The deeper and wider architectures of recent convolutional neural networks (CNN) are responsible for superior performance in computer vision tasks. However, they also come with an enormous model size and heavy computational cost. Filter pruning (FP) is one of the methods applied to CNNs for compression and acceleration. Various techniques have been recently proposed for filter pruning. We address the limitation of the existing state-of-the-art method and motivate our setup. We develop a novel method for filter selection using sparse approximation of filter weights. We propose an orthogonal matching pursuit (OMP) based algorithm for filter pruning (called FP-OMP). We also propose FP-OMP Search, which address the problem of removal of uniform number of filters from all the layers of a network. FP-OMP Search performs a search over all the layers with a given batch size of filter removal. We evaluate both FP-OMP and FP-OMP Search on benchmark datasets using standard ResNet architectures. Experimental results indicate that FP-OMP Search consistently outperforms the baseline method (LRF) by nearly . We demonstrate both empirically and visually, that FP-OMP Search prunes different number of filters from different layers. Further, timing profile experiments show that FP-OMP improves over the running time of LRF.
基于正交匹配追踪的信道精确高效修剪
最近的卷积神经网络(CNN)的更深和更广泛的架构负责计算机视觉任务的卓越性能。然而,它们也伴随着巨大的模型尺寸和沉重的计算成本。滤波剪枝(FP)是用于cnn压缩和加速的方法之一。最近提出了各种各样的过滤器修剪技术。我们解决了现有的最先进的方法的局限性,并激励我们的设置。本文提出了一种利用滤波器权值的稀疏逼近进行滤波器选择的新方法。
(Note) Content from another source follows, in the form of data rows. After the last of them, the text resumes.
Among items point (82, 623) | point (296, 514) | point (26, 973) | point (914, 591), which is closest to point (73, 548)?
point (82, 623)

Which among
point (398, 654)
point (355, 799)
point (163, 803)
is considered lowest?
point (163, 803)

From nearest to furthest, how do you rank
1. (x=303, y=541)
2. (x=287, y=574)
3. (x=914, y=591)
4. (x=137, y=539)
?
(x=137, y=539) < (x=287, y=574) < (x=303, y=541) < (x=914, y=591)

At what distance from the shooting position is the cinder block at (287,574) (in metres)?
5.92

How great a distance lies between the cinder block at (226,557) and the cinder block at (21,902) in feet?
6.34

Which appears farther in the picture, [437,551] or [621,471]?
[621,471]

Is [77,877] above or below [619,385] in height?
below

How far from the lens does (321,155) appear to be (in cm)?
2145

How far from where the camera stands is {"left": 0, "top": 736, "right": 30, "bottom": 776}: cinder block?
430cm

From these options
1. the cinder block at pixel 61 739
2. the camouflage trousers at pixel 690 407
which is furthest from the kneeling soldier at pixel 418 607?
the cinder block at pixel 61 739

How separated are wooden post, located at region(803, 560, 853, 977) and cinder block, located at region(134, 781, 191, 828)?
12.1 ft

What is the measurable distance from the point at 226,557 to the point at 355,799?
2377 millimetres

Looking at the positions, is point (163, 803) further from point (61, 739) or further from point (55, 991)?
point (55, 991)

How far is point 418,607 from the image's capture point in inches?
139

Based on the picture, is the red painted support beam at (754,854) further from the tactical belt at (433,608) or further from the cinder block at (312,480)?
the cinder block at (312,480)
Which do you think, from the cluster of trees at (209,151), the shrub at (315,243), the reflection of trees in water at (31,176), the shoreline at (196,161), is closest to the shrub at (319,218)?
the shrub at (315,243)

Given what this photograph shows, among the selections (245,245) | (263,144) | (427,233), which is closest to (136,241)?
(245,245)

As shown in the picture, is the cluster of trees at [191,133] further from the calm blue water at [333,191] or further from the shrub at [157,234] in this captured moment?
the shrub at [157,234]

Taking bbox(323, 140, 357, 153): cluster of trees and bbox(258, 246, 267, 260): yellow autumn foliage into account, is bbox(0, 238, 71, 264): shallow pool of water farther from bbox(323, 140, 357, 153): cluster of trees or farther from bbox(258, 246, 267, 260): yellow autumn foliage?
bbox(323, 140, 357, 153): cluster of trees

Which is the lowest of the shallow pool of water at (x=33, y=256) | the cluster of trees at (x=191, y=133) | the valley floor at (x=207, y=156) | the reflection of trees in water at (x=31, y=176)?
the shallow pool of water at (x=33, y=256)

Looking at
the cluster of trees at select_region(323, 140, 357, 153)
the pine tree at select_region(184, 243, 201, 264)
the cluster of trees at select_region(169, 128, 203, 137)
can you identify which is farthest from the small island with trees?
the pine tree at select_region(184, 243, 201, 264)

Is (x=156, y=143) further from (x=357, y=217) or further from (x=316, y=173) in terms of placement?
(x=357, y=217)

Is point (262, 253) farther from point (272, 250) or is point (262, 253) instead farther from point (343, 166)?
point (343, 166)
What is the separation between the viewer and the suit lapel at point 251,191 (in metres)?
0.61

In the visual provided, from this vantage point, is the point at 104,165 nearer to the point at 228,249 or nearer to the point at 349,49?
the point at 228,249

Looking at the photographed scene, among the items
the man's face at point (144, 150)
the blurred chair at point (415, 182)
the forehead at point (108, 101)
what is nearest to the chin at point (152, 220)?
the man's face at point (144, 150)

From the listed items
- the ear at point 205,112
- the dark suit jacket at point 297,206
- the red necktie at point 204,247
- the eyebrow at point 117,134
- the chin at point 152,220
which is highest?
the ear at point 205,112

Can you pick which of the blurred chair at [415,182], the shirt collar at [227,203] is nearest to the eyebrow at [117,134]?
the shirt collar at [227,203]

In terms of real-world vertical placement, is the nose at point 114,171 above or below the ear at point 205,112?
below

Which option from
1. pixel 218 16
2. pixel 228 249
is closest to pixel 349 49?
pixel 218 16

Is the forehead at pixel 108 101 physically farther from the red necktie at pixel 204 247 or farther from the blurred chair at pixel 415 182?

提出了一种基于正交匹配追踪(OMP)的滤波剪枝算法(FP-OMP)。我们还提出了FP-OMP搜索,它解决了从网络的所有层中去除均匀数量的过滤器的问题。FP-OMP搜索在所有层上执行具有给定批量过滤器删除大小的搜索。我们使用标准ResNet架构在基准数据集上评估FP-OMP和FP-OMP Search。实验结果表明,FP-OMP搜索始终优于基线方法(LRF)。我们从经验和视觉上证明,FP-OMP搜索从不同的层修剪不同数量的过滤器。此外,时序曲线实验表明,FP-OMP在LRF的运行时间上有所提高。
本文章由计算机程序翻译,如有差异,请以英文原文为准。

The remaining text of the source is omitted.